A file that is given as input to the linker is called Object File. The linker produces an Image file, which in turn is used as input by the loader.
A blurb from Microsoft Portable Executable "and Common Object File Format Specification"
RVA (relative virtual address). In an image file, the address of an item after it is loaded into memory, with the base address of the image file subtracted from it. The RVA of an item almost always differs from its position within the file on disk (file pointer).
In an object file, an RVA is less meaningful because memory locations are not assigned. In this case, an RVA would be an address within a section (described later in this table), to which a relocation is later applied during linking. For simplicity, a compiler should just set the first RVA in each section to zero.
VA (virtual address). Same as RVA, except that the base address of the image file is not subtracted. The address is called a “VA” because Windows creates a distinct VA space for each process, independent of physical memory. For almost all purposes, a VA should be considered just an address. A VA is not as predictable as an RVA because the loader might not load the image at its preferred location.

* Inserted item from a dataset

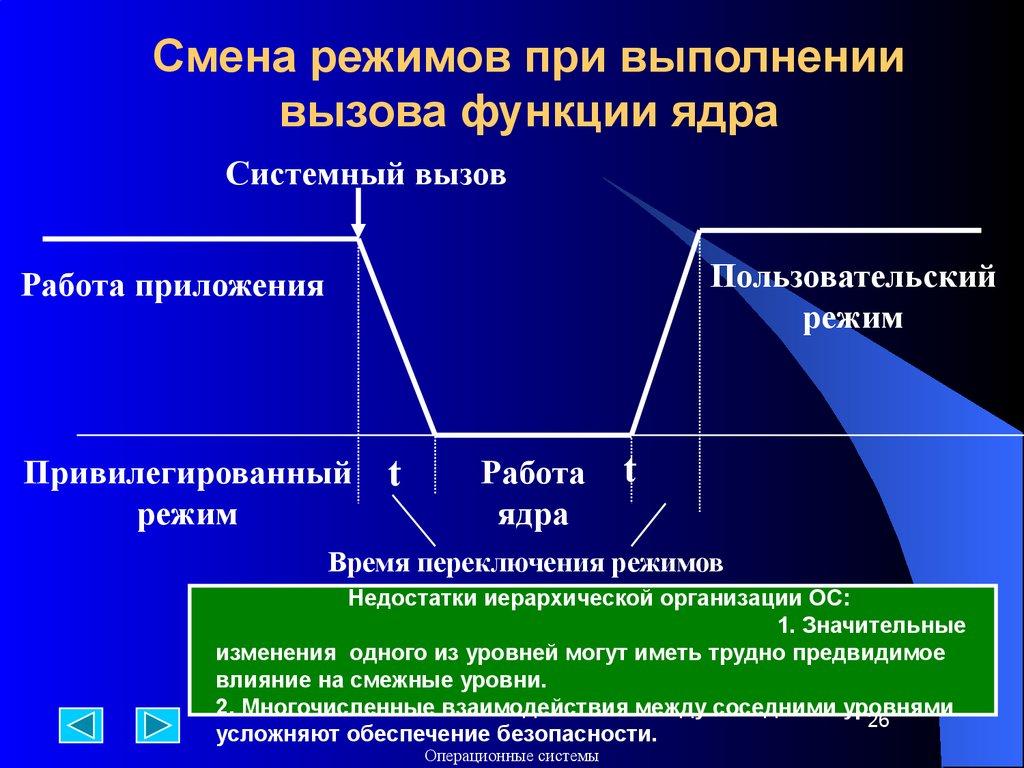 Иртегов Д. Введение В Операционные Системы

Even after reading this, I still don't get it. I've lot of questions. Can any one explain it in a practical way. Please stick to terminology of Object File
& Image File
as stated.
All I know about addresses, is that
- Neither in the Object File nor in the Image File, we don't know the exact memory locations so,
- Assembler while generating Object File computes addresses relative to sections .data & .text (for function names).
- Linker taking multiple object files as input generates one Image file. While generating, it first merges all the sections of each object file and while merging it recomputes the address offsets again relative to each section. And, there is nothing like global offsets.
If there is some thing wrong in what I know, please correct me.
EDIT:
After reading answer given Francis, I'm clear about whats Physical Address, VA & RVA and what are the relation between them.
RVAs of all variables&methods must be computed by the Linker during relocation. So, (the value of RVA of a method/variable) == (its offset from the beginning of the file)?
must been true. But surprisingly, its not. Why so?
I checked this by using PEView on "c:\WINDOWS\system32\kernel32.dll" and found that:
- RVA & FileOffset are same till the beginning of Sections.(.text is the first section in this dll).
- From the beginning of .text through .data,.rsrc till the last byte of last section (.reloc) RVA & FileOffset are different. & also the RVA of first byte of the first section is "always" being shown as 0X1000
- Interesting thing is that bytes of each section are continuous in FileOffset. I mean another section begins at the next byte of a section's last byte. But if I see the same thing in RVA, these is a huge gap in between RVAs of last byte of a section and first byte of next section.
My Guess:
All, the bytes of data that were before the first (.text here) section are "not" actually loaded into VA space of the process, these bytes of data are just used to locate & describe these sections. They can be called, "meta section data".
Since they are not loaded into VA space of process. the usage of the term RVA is also meaningless this is the reason why RVA == FileOffset for these bytes.
Since,
- RVA term is valid for only those bytes which will be actually loaded into the VA space.
- the bytes of .text, .data, .rsrc. .reloc are such bytes.
- Instead of starting from RVA 0x00000 PEView software is starting it from 0x1000.
I cannot understand why the 3rd observation. I cannot explain.